É hoje corriqueiro que os jornais publiquem matérias inteiras elaboradas por outsiders – sem reportagem, sem apuração, sem revisão ou copydesk. Assessorias bem apanhadas são contratadas a peso de ouro; afinal contam com aquele ex-editor do “Estadão”, aquele ex-repórter investigativo da revista “IstoÉ” ou aquele afiadíssimo ex-colunista do “Jornal da Globo”.

Quem ganha essa guerra?

Com base no tráfico de informação e influência que se pratica, os vencedores são os mesmos de sempre: as grandes corporações. E nem se fala no poder de veto que advém dessas mesmas organizações quando recebem a alcunha, no mundo da mídia, de “anunciantes”.

Quem perde?

Também o perdedor de sempre: a cidadania, esta outra delicada ninfa, prima da verdade e irmã da justiça.

Nos países desenvolvidos o jornalista que atua em relações públicas fica obrigado a renunciar ao seu ofício nas redações. Aqui, jornalistas experientes vivem de “frilas” e pousam, semestre sim semestre não, nas assessorias de comunicação das grandes empresas. Intercalam esse pingue-pongue com livre acesso às redações, da grande imprensa ao jornalismo sindical, da TV aberta às revistas de fofocas, do cable aos veículos especializados em cultura, esportes, moda, culinária etc.
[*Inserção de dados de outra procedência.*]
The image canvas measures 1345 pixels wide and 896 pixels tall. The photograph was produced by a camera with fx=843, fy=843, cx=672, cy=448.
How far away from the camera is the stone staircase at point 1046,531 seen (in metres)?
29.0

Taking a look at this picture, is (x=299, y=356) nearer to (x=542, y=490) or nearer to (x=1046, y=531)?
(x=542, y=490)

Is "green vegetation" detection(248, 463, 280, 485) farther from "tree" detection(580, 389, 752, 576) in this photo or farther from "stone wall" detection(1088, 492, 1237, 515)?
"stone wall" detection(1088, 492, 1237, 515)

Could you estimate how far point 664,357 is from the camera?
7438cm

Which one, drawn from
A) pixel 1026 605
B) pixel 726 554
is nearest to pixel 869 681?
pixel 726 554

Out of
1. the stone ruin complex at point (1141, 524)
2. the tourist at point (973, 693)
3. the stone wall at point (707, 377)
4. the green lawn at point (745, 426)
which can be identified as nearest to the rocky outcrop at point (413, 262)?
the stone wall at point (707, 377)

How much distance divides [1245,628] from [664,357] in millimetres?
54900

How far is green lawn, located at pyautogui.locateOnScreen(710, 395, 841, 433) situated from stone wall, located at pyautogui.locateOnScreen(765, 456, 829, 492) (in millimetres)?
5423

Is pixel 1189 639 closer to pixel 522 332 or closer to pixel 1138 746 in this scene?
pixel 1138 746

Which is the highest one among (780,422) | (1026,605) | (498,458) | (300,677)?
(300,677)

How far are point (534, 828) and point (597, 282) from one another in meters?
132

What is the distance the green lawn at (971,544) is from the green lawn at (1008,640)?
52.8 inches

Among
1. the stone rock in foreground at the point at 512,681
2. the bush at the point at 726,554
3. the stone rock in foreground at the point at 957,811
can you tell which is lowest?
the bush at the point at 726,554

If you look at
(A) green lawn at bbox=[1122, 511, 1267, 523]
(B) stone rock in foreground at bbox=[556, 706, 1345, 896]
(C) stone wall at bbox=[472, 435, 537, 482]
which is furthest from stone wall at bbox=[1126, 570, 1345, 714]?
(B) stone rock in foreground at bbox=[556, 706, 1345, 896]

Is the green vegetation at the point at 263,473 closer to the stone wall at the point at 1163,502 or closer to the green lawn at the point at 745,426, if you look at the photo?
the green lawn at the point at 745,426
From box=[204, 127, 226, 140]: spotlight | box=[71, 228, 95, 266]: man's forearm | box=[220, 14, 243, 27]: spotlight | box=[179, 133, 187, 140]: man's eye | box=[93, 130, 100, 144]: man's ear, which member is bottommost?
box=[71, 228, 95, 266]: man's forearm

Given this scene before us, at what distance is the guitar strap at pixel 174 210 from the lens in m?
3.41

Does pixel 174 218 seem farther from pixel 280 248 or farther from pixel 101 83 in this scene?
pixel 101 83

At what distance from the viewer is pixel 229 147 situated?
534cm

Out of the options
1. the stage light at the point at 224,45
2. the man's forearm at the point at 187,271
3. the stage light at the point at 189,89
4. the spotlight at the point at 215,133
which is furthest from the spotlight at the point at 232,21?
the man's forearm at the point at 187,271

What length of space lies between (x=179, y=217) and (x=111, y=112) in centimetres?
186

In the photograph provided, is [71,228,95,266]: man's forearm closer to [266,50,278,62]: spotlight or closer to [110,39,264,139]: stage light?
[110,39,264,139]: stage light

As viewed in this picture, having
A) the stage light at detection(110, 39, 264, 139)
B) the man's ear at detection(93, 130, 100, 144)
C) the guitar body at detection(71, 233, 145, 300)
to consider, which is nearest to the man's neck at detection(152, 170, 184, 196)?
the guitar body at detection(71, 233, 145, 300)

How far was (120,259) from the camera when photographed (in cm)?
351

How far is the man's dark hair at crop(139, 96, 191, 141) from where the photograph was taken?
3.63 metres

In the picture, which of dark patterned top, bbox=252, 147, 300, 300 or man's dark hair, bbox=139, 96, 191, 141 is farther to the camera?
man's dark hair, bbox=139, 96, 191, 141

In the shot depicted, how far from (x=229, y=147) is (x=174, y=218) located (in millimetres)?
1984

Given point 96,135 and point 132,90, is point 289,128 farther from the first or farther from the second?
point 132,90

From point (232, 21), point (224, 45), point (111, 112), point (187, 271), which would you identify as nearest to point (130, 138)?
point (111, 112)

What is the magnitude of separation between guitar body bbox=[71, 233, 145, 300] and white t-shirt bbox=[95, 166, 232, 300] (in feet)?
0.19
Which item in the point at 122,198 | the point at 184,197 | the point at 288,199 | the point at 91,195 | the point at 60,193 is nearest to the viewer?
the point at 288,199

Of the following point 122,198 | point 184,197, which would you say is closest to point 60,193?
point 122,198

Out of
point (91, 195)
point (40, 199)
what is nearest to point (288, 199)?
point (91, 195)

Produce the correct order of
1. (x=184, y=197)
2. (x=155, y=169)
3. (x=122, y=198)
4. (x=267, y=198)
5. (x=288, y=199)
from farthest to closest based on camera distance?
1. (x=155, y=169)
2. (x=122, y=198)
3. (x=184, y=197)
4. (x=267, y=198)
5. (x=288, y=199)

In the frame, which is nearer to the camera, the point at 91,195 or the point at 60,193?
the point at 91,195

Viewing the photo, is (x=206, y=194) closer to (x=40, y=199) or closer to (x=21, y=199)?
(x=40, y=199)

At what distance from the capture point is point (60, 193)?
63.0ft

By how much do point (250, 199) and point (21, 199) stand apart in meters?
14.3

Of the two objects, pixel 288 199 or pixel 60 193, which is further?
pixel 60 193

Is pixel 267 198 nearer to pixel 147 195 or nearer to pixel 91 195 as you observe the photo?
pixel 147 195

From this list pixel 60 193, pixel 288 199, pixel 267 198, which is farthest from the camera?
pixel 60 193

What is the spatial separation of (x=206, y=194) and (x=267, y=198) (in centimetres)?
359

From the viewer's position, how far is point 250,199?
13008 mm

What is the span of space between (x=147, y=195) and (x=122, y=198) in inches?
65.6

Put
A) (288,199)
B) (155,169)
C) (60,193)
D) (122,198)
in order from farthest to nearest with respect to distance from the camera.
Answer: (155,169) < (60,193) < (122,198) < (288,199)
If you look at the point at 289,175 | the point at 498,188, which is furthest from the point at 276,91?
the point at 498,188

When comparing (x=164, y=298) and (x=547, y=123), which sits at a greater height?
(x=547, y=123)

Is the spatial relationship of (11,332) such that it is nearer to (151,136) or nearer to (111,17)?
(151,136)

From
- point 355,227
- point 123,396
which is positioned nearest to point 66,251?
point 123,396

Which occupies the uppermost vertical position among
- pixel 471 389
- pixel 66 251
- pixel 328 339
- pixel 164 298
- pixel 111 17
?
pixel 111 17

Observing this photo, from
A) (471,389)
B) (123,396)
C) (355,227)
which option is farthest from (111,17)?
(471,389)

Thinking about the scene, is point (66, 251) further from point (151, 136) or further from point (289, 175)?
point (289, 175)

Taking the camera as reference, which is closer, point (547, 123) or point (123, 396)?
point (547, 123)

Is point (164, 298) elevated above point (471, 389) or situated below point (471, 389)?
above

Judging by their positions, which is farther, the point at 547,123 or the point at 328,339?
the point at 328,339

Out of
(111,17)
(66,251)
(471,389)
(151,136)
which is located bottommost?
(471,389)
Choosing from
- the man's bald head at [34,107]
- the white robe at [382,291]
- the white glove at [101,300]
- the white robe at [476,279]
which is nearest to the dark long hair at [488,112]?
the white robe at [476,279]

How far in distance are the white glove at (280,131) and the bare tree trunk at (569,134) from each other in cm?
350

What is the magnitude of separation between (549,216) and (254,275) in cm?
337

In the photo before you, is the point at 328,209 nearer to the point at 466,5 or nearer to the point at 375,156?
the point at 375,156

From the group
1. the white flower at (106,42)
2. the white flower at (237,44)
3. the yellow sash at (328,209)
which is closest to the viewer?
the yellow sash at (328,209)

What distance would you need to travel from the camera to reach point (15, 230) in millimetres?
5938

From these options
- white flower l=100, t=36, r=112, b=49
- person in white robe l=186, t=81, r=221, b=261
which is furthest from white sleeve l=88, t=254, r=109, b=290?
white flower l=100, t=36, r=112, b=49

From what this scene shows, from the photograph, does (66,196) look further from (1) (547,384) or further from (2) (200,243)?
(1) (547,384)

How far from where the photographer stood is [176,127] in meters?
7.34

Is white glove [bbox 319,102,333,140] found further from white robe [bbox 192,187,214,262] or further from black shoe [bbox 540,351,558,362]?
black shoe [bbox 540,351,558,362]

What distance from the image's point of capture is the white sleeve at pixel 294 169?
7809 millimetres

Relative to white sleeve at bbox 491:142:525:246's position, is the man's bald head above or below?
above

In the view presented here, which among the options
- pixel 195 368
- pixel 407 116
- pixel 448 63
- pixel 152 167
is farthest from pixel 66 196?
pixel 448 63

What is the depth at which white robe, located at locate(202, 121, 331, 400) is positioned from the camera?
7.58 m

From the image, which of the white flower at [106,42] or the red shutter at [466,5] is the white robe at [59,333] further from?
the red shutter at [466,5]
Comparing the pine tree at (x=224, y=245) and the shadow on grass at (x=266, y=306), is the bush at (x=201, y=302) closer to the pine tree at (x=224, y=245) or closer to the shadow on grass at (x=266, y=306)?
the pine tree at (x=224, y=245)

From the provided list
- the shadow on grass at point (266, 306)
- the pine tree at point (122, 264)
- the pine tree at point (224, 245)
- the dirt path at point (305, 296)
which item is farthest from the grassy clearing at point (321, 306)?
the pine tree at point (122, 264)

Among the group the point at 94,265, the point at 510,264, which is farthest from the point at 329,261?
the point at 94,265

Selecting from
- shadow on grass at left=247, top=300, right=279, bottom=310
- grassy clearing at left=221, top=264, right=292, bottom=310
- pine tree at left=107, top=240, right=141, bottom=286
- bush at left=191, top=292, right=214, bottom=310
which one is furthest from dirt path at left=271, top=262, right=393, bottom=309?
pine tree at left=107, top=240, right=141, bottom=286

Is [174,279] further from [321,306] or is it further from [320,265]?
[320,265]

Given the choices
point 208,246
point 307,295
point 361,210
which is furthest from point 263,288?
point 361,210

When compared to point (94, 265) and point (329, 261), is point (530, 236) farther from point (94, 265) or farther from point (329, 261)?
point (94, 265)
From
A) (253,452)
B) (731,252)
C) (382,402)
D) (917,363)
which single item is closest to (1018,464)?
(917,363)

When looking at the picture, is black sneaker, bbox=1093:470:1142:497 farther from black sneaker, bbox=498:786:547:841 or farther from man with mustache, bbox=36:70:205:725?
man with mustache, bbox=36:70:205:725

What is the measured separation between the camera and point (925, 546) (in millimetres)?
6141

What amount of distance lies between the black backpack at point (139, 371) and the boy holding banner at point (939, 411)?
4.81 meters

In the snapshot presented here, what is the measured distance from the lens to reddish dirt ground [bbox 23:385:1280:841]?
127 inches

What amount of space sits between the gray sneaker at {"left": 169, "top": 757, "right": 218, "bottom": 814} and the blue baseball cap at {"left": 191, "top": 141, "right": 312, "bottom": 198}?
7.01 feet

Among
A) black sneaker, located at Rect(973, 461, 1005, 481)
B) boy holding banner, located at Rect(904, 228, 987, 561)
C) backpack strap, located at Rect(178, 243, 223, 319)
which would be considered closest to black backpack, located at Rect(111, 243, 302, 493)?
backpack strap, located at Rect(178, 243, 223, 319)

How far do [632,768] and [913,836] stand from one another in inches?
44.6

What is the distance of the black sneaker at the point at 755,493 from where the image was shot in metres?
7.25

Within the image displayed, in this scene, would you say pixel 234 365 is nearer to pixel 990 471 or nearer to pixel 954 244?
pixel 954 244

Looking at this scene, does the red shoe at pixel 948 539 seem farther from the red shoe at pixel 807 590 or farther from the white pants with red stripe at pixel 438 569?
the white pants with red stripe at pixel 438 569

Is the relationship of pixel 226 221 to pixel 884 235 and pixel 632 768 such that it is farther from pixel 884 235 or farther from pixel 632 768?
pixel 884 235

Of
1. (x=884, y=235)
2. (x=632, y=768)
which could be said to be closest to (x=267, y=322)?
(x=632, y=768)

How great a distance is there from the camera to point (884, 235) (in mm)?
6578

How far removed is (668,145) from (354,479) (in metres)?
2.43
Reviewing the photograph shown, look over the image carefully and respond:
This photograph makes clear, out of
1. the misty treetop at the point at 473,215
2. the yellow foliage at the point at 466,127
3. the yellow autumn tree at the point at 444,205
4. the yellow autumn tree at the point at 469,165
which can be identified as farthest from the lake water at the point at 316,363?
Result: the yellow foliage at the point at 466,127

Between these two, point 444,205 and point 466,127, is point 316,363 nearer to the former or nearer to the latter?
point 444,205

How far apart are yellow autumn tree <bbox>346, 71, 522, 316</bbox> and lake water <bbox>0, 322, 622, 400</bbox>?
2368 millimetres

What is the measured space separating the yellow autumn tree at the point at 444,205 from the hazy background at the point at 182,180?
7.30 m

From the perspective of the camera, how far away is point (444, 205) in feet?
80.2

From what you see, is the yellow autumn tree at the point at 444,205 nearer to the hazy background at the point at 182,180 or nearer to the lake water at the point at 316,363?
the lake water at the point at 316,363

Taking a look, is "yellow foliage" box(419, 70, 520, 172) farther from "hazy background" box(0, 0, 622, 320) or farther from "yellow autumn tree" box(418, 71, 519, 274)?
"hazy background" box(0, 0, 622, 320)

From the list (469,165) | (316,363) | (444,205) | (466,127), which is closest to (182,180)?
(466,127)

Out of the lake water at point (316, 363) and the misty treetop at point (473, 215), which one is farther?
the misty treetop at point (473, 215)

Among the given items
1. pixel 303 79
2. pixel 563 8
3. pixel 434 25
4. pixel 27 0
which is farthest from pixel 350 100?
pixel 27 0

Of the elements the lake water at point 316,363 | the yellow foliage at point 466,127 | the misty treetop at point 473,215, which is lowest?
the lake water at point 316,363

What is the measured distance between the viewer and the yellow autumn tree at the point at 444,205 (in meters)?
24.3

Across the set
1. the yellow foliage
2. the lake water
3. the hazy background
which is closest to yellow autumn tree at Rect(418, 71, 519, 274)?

E – ninguém esqueça – estamos no Brasil, onde tramita, no Congresso Nacional, um projeto de lei que torna privativo do jornalista o exercício da assessoria de imprensa.

Que fazer?

Conclamar as organizações da sociedade civil para uma luta por informação menos comprometida. Chama-las à consciência e fazê-las pressionar os legisladores – pelo menos aqueles que não são donos de malfadadas redações e concessões de rádio e TV – por um sistema que impeça, ou pelo menos reduza o efeito do poder econômico sobre as redações. Pugnar pela volta da dignidade aos veículos de comunicação, combatendo a “estagiomania” e a terceirização predadora.

Reviver a controvérsia, na qual as organizações emitem, a mídia apura, investiga, e a cidadania sai ganhando, a democracia sai fortalecida. A imprensa cumpre seu papel e as organizações se aperfeiçoam no trato da coisa pública.

Se o aparelhamento das organizações aliado à mediocridade das redações não mudar por exigência da sociedade, em breve, berlusconianamente, o mau cheiro, no dia seguinte, não virá do peixe, mas do papel que o embrulha.

(Publicado no site www.comunique-se.com.br em julho de 2006).